The tragic murder of Charlie Kirk has exposed the dark underbelly of left-wing discourse on the Internet as users on BlueSky, Reddit, and Discord celebrate the vicious assassination of a young husband and father because of his politics and faith. Moreover, FBI Director Kash Patel has confirmed evidence that some media users may have previewed Kirk’s killing days beforehand (the FBI is investigating at least twenty Discord users for their communications with the killer).
This entire episode highlights the dangerous radicalization that has happened over years as extreme rhetoric online pushes young people toward desperate and awful acts. Social media companies need to take responsibility for their role in radicalization, and their failure to address irresponsible liberal discourse after their aggressive censorship of conservative viewpoints exposes a dangerous double standard.
A template for how private actors can self-police was on display Tuesday when local television affiliates, Nexstar and Sinclair, forced Disney/ABC’s hand to cancel indefinitely Jimmy Kimmel Live! They recognized that the callousness and blatant misinformation on that show did not serve the public interest. By contrast, social media titans have enabled irresponsible leftist rhetoric to proliferate and pollute civil discourse.
For the last decade, the Left has sought to drive conservatives from the public square through tools like deplatforming and debanking. Working hand-in-glove with the Biden administration, for instance, the Big Tech companies canceled thousands of conservative voices who dared to challenge the then-conventional wisdom during the Covid-19 pandemic. And they did so again after the 2020 election, targeting “election deniers” and “J-6ers” for cancellation, even going so far as to ban President Trump. Not only everyday citizens, but a half-dozen senators and congressmen (all Republicans) had their accounts suspended for violating these “community standards.” Even Stripe stopped processing campaign contributions to Donald Trump because the financial services company believed he violated their arbitrary standards.
When the Big Tech companies defended those decisions in the media and the courts, they turned again and again to their “terms and conditions,” the contracts users sign that permitted the companies to remove content that violated their “community standards.” The popular conversation site Reddit, for instance, has a set of “Reddit Rules” that include principles like “[e]veryone has a right to use Reddit free of harassment, bullying, and threats of violence. Communities and users that incite violence or that promote hate based on identity or vulnerability will be banned.”
On January 8, 2021, two days after the protests taking over the Capitol, the news magazine Variety reported that “Reddit on Friday said it banned r/donaldtrump — one of the biggest pro-Trump subreddits on the platform — after ‘repeated’ violations of the site’s policy against inciting violence.”
Many of these decisions occur down the Internet stacks and not just at the platform level, such as a cloud services company that manages the site’s traffic or even the app store. This was on full demonstration in 2018 when Cloudflare CEO Matthew Prince unilaterally decided to stop servicing the alt-right website Daily Stormer after they were instrumental in planning the infamous neo-Nazi demonstration in Charlottesville, Virginia. As Prince explained in a Wall Street Journal column, he decided it was no longer in Cloudflare’s interests to service this client, so he pulled the plug. Prince simply found that the Daily Stormer was in breach of his company’s Terms of Service and decided to act accordingly.

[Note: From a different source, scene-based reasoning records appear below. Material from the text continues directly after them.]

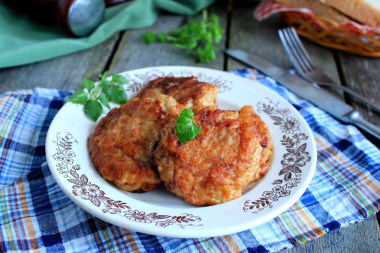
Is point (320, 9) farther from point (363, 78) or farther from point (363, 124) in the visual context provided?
point (363, 124)

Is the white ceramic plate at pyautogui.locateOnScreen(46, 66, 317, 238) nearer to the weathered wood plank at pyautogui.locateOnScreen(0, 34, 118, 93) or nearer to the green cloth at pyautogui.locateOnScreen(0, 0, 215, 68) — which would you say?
the weathered wood plank at pyautogui.locateOnScreen(0, 34, 118, 93)

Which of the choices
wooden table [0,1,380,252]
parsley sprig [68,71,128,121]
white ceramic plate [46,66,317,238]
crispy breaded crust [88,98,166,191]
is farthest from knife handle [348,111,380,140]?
parsley sprig [68,71,128,121]

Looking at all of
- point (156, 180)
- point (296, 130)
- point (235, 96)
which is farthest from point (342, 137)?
point (156, 180)

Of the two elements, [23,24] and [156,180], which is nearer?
[156,180]

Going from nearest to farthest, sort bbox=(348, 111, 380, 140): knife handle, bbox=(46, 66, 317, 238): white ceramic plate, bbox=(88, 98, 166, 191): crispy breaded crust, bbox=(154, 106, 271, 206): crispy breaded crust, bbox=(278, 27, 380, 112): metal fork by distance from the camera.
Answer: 1. bbox=(46, 66, 317, 238): white ceramic plate
2. bbox=(154, 106, 271, 206): crispy breaded crust
3. bbox=(88, 98, 166, 191): crispy breaded crust
4. bbox=(348, 111, 380, 140): knife handle
5. bbox=(278, 27, 380, 112): metal fork

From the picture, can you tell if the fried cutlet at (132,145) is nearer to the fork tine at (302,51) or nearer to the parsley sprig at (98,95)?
the parsley sprig at (98,95)

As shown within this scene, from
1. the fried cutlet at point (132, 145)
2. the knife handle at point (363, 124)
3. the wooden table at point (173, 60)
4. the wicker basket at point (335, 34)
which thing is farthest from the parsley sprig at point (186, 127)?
the wicker basket at point (335, 34)

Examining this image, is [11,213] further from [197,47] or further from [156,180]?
[197,47]
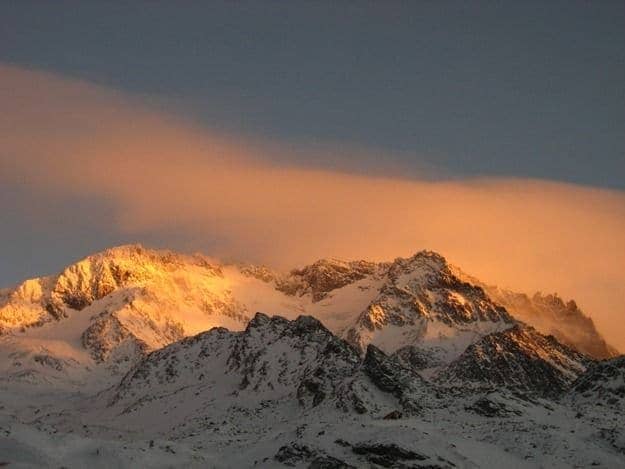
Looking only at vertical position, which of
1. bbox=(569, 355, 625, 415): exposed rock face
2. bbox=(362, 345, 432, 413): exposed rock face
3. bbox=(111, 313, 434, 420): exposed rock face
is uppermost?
bbox=(569, 355, 625, 415): exposed rock face

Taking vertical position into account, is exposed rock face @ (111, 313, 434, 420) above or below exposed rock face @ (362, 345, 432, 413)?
below

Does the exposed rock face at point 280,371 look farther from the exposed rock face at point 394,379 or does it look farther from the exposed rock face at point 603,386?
the exposed rock face at point 603,386

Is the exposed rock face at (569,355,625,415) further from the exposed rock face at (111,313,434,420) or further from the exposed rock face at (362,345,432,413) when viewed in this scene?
the exposed rock face at (111,313,434,420)

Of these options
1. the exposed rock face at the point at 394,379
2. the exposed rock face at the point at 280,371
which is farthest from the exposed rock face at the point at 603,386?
the exposed rock face at the point at 280,371

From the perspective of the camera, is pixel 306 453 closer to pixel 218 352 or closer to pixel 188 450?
pixel 188 450

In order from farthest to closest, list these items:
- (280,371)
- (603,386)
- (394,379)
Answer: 1. (280,371)
2. (603,386)
3. (394,379)

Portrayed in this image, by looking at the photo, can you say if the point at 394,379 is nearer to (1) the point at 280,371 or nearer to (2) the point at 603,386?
(2) the point at 603,386

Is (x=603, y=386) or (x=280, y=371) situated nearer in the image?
(x=603, y=386)

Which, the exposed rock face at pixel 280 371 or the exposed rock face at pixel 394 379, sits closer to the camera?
the exposed rock face at pixel 394 379

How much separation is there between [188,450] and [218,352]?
81981mm

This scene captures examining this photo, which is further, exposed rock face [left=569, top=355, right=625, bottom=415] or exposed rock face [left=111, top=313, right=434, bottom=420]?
exposed rock face [left=569, top=355, right=625, bottom=415]

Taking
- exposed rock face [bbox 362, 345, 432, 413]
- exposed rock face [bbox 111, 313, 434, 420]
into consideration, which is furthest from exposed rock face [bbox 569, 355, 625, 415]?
exposed rock face [bbox 111, 313, 434, 420]

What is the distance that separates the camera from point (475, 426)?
108m

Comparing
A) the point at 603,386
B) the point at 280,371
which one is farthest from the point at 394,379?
the point at 280,371
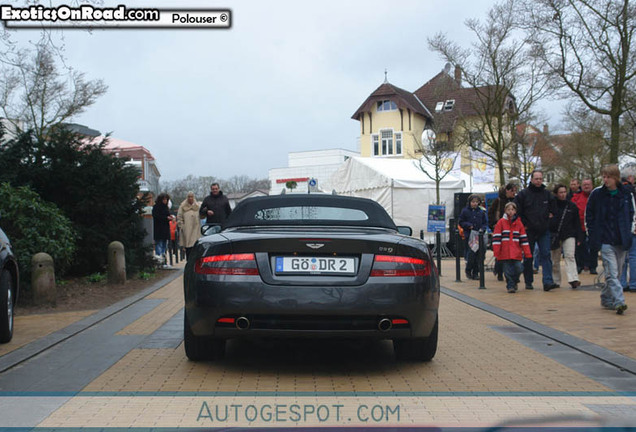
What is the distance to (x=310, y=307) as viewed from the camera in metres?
5.06

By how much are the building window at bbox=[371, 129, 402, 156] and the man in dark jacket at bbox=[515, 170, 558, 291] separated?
51.0 m

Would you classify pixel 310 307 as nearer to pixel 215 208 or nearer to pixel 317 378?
pixel 317 378

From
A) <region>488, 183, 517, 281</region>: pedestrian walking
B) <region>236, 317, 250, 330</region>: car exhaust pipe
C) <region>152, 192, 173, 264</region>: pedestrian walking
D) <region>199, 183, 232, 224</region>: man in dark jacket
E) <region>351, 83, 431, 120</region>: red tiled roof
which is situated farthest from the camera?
<region>351, 83, 431, 120</region>: red tiled roof

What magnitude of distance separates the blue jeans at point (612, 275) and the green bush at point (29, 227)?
24.9ft

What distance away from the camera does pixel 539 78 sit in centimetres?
2847

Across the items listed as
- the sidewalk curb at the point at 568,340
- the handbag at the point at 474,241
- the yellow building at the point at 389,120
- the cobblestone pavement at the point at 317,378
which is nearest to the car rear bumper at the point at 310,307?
the cobblestone pavement at the point at 317,378

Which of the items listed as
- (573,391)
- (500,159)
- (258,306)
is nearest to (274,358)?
(258,306)

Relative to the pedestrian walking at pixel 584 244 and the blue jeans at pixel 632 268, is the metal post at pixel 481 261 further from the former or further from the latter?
the blue jeans at pixel 632 268

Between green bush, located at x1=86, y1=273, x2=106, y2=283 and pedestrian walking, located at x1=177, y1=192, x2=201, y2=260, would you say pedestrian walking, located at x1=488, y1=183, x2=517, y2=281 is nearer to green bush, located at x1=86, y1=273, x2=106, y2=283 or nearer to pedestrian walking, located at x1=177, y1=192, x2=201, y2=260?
pedestrian walking, located at x1=177, y1=192, x2=201, y2=260

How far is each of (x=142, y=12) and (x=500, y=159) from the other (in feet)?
78.9

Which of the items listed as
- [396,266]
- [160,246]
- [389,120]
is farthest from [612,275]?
[389,120]

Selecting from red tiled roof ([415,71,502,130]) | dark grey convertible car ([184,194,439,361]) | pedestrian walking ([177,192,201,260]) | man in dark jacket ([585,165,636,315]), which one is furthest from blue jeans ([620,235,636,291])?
red tiled roof ([415,71,502,130])

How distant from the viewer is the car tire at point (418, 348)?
580 cm

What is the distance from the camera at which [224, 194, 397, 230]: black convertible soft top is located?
20.2ft
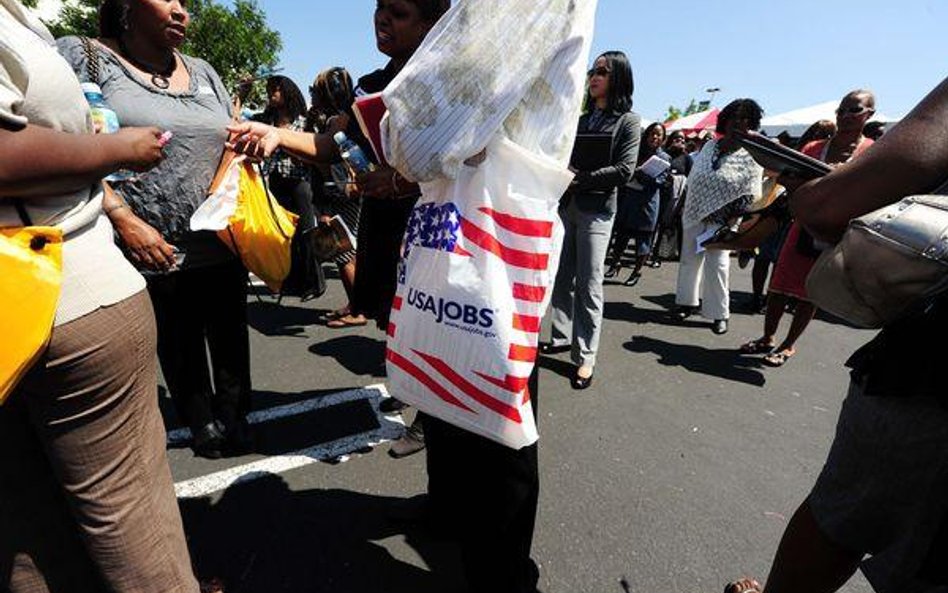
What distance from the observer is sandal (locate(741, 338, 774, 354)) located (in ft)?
14.2

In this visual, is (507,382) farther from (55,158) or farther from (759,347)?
(759,347)

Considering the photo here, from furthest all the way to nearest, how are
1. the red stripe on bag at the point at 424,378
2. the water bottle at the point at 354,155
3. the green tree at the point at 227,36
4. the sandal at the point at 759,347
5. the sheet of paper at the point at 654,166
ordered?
the green tree at the point at 227,36, the sheet of paper at the point at 654,166, the sandal at the point at 759,347, the water bottle at the point at 354,155, the red stripe on bag at the point at 424,378

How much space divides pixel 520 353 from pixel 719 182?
3.85m

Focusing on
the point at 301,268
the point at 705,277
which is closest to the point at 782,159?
the point at 301,268

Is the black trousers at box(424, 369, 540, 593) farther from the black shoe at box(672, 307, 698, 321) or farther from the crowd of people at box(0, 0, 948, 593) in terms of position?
the black shoe at box(672, 307, 698, 321)

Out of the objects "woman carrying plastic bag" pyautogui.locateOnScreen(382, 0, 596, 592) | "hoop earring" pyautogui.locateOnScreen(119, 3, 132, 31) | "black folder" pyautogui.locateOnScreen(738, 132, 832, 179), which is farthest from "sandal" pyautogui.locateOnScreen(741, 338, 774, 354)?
"hoop earring" pyautogui.locateOnScreen(119, 3, 132, 31)

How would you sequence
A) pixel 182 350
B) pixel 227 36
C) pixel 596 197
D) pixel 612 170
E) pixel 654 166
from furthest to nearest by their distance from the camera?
pixel 227 36 → pixel 654 166 → pixel 596 197 → pixel 612 170 → pixel 182 350

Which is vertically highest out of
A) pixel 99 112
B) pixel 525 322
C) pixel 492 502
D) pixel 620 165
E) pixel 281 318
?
pixel 99 112

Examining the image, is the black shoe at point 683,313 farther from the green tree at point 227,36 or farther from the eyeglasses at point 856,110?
the green tree at point 227,36

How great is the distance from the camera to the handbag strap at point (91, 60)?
5.80 feet

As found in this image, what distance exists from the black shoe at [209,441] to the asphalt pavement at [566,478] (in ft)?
0.15

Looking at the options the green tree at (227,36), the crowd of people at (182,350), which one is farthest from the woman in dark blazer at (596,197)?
the green tree at (227,36)

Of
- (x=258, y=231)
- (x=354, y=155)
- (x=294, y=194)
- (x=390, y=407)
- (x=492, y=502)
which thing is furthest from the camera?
(x=294, y=194)

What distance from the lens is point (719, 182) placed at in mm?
4289
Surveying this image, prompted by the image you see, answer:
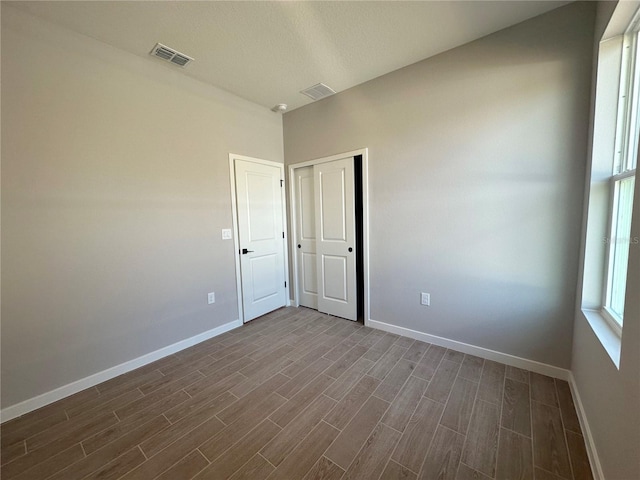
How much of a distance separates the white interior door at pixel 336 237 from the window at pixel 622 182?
6.73 ft

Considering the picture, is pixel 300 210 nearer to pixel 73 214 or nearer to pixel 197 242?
pixel 197 242

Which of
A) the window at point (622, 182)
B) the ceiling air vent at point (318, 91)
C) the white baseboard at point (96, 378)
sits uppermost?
the ceiling air vent at point (318, 91)

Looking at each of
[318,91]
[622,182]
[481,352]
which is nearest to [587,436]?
[481,352]

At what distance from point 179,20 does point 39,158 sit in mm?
1439

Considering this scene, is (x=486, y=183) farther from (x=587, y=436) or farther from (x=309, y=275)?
(x=309, y=275)

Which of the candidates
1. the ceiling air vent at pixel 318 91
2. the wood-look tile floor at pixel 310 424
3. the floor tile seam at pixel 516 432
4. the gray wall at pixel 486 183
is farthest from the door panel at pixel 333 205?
the floor tile seam at pixel 516 432

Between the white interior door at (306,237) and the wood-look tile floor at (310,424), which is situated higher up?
the white interior door at (306,237)

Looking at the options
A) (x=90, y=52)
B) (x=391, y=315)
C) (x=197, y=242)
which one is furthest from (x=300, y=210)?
(x=90, y=52)

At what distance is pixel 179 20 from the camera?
1831 millimetres

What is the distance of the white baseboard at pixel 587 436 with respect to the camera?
121cm

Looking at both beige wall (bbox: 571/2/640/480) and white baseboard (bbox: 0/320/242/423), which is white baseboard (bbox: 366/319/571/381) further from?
white baseboard (bbox: 0/320/242/423)

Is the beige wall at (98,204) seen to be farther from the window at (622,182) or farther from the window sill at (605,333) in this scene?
the window at (622,182)

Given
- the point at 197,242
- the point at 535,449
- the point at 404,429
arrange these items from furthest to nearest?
the point at 197,242
the point at 404,429
the point at 535,449

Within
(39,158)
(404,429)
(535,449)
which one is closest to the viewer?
(535,449)
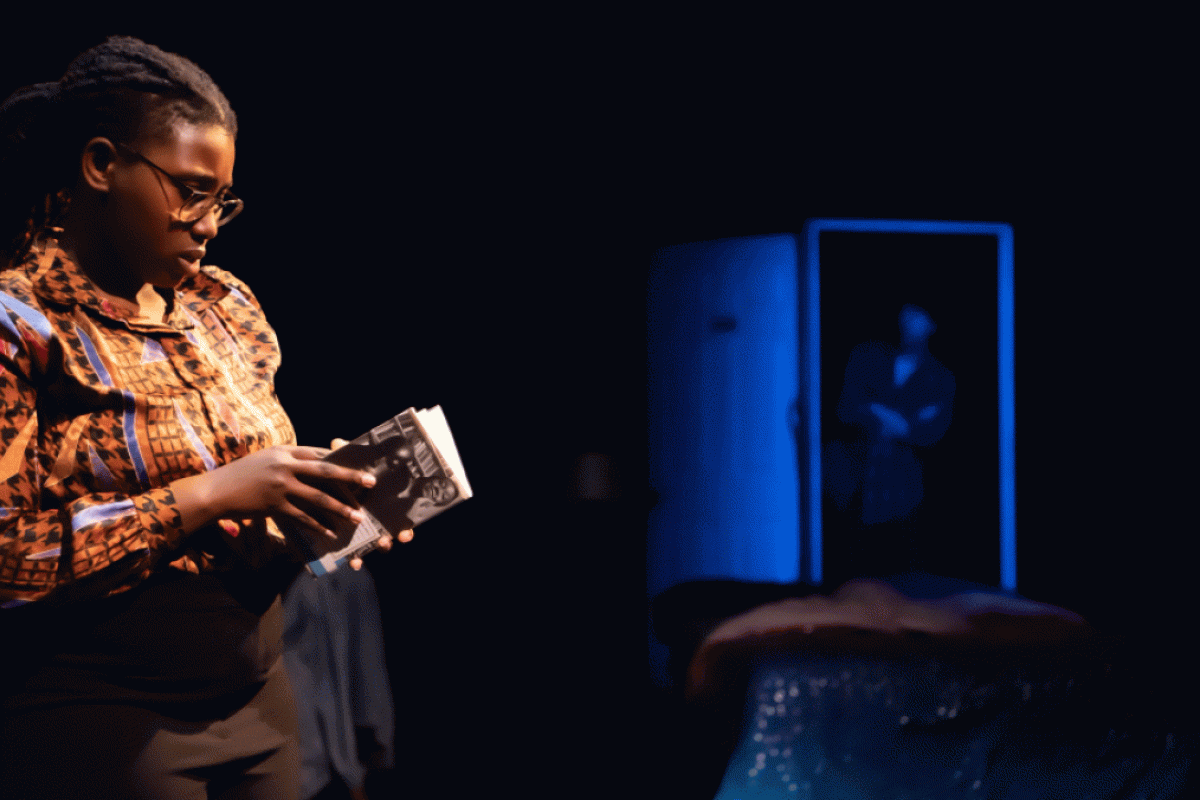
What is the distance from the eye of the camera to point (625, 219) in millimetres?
2809

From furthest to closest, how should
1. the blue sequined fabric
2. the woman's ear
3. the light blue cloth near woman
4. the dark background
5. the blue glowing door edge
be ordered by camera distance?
the blue glowing door edge, the dark background, the light blue cloth near woman, the blue sequined fabric, the woman's ear

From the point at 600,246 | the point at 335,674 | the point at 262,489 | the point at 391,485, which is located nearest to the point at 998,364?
the point at 600,246

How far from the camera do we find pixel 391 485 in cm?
102

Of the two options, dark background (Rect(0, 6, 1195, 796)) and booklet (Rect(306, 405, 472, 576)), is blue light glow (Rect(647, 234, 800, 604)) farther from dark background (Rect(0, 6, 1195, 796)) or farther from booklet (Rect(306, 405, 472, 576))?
booklet (Rect(306, 405, 472, 576))

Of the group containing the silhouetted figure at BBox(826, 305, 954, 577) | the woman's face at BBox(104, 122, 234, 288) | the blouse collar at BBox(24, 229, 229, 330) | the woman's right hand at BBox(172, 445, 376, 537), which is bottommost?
the silhouetted figure at BBox(826, 305, 954, 577)

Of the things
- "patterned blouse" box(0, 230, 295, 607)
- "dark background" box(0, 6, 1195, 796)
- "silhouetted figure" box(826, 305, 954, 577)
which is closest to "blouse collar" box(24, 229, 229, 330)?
"patterned blouse" box(0, 230, 295, 607)

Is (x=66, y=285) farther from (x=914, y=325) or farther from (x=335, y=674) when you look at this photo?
(x=914, y=325)

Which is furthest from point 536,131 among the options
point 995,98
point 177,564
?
point 177,564

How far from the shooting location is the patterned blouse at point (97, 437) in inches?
31.4

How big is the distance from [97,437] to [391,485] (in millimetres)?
294

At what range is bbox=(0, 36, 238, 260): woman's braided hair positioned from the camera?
92cm

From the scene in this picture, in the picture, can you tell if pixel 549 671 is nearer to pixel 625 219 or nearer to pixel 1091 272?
pixel 625 219

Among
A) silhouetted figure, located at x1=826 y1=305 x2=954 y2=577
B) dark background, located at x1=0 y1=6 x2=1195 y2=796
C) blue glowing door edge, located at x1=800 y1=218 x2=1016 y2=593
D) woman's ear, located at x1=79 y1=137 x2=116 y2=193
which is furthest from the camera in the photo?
silhouetted figure, located at x1=826 y1=305 x2=954 y2=577

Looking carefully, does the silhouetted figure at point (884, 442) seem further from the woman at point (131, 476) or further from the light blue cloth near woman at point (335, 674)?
the woman at point (131, 476)
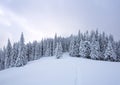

Apple similarly decided to boot Parler from its App Store by claiming communications by members of the social media community violated Apple’s terms and services in the aftermath of the 2020 election.
But left-wing voices have not faced the same level of prompt and thorough censorship from these platforms, especially in the wake of Kirk’s murder. This fact looks like a failure to fairly apply their terms and contracts, which could be a basis for federal investigation. The Trump administration’s Department of Justice and Federal Trade Commission, for instance, both have focused on Big Tech’s content moderation policies in recent months. The FTC recently opened an inquiry into social media censorship; this disparate treatment of certain views over others could figure into that existing inquiry.
Moreover, these platforms may not have protection from Section 230, the federal law that grants a lawsuit liability safe harbor for web companies. That controversial statute ties its protections to “good faith” on the part of the companies. Prominent law professors Adam Candeub and Eugene Volokh have written that applying these rules in a viewpoint-discriminatory way fails to fall within the scope of “good faith.” Even a cursory look at the communications on these social media platforms do not appear to be in line with the community standards established by the platforms or the cloud services, and app stores. No progressive influencers who celebrated the death of Charlie Kirk have been suspended on Stripe or had their YouTube channel cut.
Americans have always cherished our nation’s unique heritage of free speech, and so they are understandably wary of any attempt to censor speech online. But a core component of free speech is the equal treatment of speech and speakers regardless of the viewpoint expressed. It just as much violates our free speech tradition to censor only one side of the aisle as it does to censor everybody.
If social media companies are not even-handed in their internal application of their content moderation standards, the government has an appropriate role to ensure fair treatment of all consumers.